The days of loyalty are gone. Players like Paul Scholes, Ryan Giggs, Gary Neville, Steven Gerard, (and who else?)  Who are known to have played for only one club, are now distant memories. The days when players pledged their loyalties are no longer the norm. Players can sign their contracts and rip it up even before the ink has barely dried up. Player contracts are no longer worth the papers on which they are written. The days when contracts were between a player and the club have been replaced by companies running a player’s life like an institution. No wonder people like Wayne Rooney and Carlos Tevez can be the fans favourite one minute and Judas the next. With all their skills and football l acumen, these guys, like their clubs are finding the exchange rate on loyalty very high but scarce to come by. Take Tevez for example. He is currently the best player (on form) that is not involved in Champions league football. The champions’ league has gone into snooze, giving clubs to strengthen, rebuild and recharge their teams. Cue Tevez, who becomes depressed, home sick, and angry that his relationship with the big guys at the club, not the manager, has become irreparable.
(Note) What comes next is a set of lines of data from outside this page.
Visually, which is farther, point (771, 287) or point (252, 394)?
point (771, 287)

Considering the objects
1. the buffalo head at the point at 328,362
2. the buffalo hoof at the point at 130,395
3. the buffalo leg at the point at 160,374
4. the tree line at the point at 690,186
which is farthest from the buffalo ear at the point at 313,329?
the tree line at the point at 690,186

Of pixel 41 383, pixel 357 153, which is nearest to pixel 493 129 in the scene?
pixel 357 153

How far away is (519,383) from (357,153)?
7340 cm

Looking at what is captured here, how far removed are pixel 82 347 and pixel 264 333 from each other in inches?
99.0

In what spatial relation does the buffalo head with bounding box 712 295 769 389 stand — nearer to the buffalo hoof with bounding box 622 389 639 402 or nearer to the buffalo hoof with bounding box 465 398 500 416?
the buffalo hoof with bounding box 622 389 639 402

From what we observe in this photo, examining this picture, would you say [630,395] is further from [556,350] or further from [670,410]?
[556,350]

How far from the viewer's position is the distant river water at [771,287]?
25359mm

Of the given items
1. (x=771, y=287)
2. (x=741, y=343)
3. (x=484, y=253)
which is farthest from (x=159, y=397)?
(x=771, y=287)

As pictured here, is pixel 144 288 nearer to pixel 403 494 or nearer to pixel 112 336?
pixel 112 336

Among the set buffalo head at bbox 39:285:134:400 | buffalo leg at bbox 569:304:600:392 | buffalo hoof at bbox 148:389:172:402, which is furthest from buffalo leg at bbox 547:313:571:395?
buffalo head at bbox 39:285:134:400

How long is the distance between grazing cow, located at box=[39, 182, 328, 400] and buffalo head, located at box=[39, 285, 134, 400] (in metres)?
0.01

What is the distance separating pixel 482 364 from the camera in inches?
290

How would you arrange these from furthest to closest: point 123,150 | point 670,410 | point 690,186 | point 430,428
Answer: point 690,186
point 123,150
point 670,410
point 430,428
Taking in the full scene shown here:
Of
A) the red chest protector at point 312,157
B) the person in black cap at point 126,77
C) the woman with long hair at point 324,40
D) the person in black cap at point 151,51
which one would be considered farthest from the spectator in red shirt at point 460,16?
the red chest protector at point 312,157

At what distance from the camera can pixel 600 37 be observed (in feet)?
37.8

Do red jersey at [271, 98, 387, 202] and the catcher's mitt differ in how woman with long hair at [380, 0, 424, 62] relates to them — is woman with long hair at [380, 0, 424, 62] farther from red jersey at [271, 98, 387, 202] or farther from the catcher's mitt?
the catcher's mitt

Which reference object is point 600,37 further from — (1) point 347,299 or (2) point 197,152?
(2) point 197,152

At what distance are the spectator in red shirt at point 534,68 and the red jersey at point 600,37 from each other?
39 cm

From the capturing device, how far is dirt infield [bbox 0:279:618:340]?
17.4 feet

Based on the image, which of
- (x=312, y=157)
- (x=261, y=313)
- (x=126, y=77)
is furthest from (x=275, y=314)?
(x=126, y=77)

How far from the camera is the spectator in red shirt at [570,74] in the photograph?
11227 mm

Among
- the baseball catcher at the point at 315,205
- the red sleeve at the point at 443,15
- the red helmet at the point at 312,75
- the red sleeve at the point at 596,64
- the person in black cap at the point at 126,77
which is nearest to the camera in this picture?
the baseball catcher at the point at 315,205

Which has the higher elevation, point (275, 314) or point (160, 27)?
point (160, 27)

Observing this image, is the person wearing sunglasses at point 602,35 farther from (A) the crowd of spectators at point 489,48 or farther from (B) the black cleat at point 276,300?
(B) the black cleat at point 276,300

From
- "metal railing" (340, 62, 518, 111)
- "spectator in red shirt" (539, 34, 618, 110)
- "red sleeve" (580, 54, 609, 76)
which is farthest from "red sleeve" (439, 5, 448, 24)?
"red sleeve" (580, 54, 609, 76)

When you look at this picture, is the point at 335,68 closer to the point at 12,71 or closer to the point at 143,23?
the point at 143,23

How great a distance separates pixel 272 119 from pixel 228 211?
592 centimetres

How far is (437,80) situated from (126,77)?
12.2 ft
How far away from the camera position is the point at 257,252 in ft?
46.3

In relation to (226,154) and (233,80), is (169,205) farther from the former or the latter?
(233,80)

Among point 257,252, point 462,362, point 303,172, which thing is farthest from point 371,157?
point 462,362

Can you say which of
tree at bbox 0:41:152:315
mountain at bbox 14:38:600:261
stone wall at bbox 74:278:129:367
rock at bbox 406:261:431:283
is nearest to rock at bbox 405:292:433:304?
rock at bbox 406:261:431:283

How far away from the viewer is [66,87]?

If I throw in the weather, you get a transfer request; all happening just two weeks before the football bazaar begins.

As the festive season gathers momentum, the back pages also declare their open season. The transfer window will be open soon and like a river bursting its banks, the rumour mill is set to go on overdrive. Most times these rumours are never substantiated but be rest assured that it is the deadliest weapon available to a football agent ,that is bent on engineering a move and maximising it to the longest available zero (0) for his/her client . It is at this time that vulnerable clubs, who are fearful of being relegated, have the last available penny squeezed out of them.

Most times, such rumours involve players who are not happy or warming subs benches at their current clubs. They may have been prima donnas with their previous clubs, but have just realised that the grass is not greener, or in the words of Sir Alex Ferguson, “the cow on the other farm is not fatter” when they moved. The ego becomes bruised and all sorts of rumours will then be generated.  It’s funny that most managers only hear of players being associated with their clubs from the back papers. The horse trading begins in earnest next week. As these hawkers, who pass for agents ply their soul destroying trade, spare a thought for that child, man or woman, who will be spending their Christmas alone? Remember that the beauty of Christmas lies not only in the receiving, but the giving. Sadly, there will be three unwise teams, who will be led by some fallen stars to their doom to come. These stars will come bearing gifts of overnight success. Beware; there will be some long silent nights to come……spent in the Championship League.